• [Job]:
Return the entries below word for word, leaving out the pictures.
━━━━━━━━━━
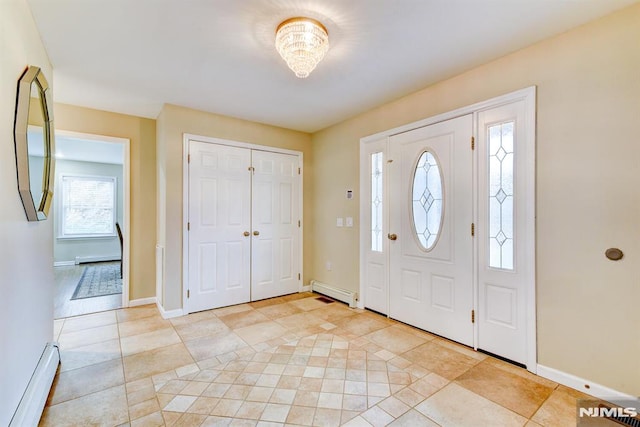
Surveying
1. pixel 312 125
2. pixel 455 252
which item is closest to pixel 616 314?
pixel 455 252

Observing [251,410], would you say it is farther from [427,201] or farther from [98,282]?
[98,282]

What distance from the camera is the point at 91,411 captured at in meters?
1.76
━━━━━━━━━━
• [Written response]:
Surveying
1. pixel 312 125
2. pixel 455 252
which item is closest to pixel 616 314?
pixel 455 252

Observing [251,410], would you say it is farther from [427,201] or farther from [98,282]?
[98,282]

What distance from the camera is the point at 91,411 captured at in meters?
1.76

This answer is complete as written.